Most experimental studies of AC have focused on myocardial injury and molecular pathology with relatively little attention paid to potential changes in cellular electrophysiology that may contribute to the highly arrhythmogenic phenotype in AC. However, recent studies have begun to shed light on this important area.
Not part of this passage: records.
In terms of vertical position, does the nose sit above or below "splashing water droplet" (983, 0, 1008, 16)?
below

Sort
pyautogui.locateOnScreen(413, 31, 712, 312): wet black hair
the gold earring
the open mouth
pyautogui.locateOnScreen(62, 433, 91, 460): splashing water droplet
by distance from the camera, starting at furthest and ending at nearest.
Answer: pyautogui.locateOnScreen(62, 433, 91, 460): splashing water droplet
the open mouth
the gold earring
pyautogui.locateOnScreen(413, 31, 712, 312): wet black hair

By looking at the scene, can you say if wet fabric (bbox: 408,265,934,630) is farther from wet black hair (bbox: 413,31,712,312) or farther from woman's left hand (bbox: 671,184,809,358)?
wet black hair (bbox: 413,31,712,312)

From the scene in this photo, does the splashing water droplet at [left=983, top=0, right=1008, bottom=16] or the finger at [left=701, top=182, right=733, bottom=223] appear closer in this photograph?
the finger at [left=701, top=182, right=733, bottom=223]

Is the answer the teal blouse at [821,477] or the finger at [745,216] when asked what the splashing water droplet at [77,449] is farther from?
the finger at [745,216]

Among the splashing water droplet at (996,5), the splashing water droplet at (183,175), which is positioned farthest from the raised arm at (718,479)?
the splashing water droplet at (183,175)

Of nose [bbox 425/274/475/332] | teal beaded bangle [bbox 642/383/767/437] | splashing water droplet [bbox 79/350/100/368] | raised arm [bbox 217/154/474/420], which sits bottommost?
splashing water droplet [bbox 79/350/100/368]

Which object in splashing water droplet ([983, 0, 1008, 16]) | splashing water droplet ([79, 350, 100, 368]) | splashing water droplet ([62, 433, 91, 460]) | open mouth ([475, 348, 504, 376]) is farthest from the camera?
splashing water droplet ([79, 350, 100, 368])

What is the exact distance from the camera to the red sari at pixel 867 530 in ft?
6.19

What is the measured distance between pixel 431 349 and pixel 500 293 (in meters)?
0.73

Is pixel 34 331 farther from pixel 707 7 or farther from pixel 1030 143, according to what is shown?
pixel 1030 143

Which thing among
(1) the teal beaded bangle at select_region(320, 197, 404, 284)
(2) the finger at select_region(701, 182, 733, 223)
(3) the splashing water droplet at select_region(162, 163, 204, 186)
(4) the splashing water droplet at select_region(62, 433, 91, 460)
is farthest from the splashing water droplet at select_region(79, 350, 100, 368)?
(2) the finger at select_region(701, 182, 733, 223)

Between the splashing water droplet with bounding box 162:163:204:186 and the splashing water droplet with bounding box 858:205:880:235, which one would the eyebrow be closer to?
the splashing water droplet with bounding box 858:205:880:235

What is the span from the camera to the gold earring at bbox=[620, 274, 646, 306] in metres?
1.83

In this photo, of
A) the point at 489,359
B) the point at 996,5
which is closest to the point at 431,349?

Using cultured cardiac myocytes, Sato et al. have provided some evidence that PKP2 interacts directly with Nav1.5 and that knockdown of PKP2 expression promotes changes in the I_Na and the velocity of impulse propagation (Deo et al., 2011, Sato et al., 2009). Finally, Kim et al. generated iPS cell lines from a patient with clinical ARVC and a homozygous (c.2484C> T) mutation in PKP2 that causes cryptic splicing with a 7-nucleotide deletion in exon 12 leading to frame-shift of the carboxy-terminal amino acids (Kim et al., 2013). The derived cardiac myocytes abnormal plakoglobin nuclear translocation and decreased Wnt signaling. This important study was the first to characterize cardiac myocytes derived from a patient with AC. Many technical limitations apply to such studies but it can be anticipated that additional insights into disease mechanisms in patients will come from further studies using this approach.

CONCLUSIONS

AC has an unusually dramatic arrhythmogenic phenotype, which is manifest early in the natural history of the disease, often preceding the development of significant ventricular remodeling or contractile dysfunction. The identification of desmosomal gene mutations in more than 50% of index patients has focused attention on the possibility that abnormal cell–cell adhesion may play a critical role in myocardial injury and arrhythmogenesis. At the same time, increasing evidence has implicated abnormal Wnt signaling, perhaps related to redistribution of junctional plakoglobin to intracellular/intranuclear sites. Moreover, AC may be caused by mutations in non-desmosomal genes, and the genetic basis of the disease is undefined in a significant number of patients. It remains to be determined to what extent changes in electrical coupling contribute to the highly arrhythmogenic phenotype in AC and how gap junction remodeling interacts with other potential arrhythmogenic mechanisms in this deadly disease. One promising avenue for future investigation is more detailed elucidation of the manifold mechanisms implicated in dysregulated Wnt signaling pathways. How a mutation in a Ca^{+ 2} homeostasis protein such as PLN or a nuclear membrane protein such as TMEM43 promotes displacement of plakoglobin from cell–cell junctions must be elucidated. The exact role of plakoglobin in the nucleus and the panel of genes whose expression it may control must be determined. The relationship between genetic, epigenetic, and environmental factors, such as exercise, and the role they play in modifying disease manifestation also requires further investigation. Advances in these areas could provide new insights into arrhythmogenesis not only in AC but also in other, more common forms of heart disease, and identify much needed mechanism-based therapies to treat or prevent sudden death.

Declaration of interest: The authors report no declarations of interest. The authors alone are responsible for the content and writing of the paper.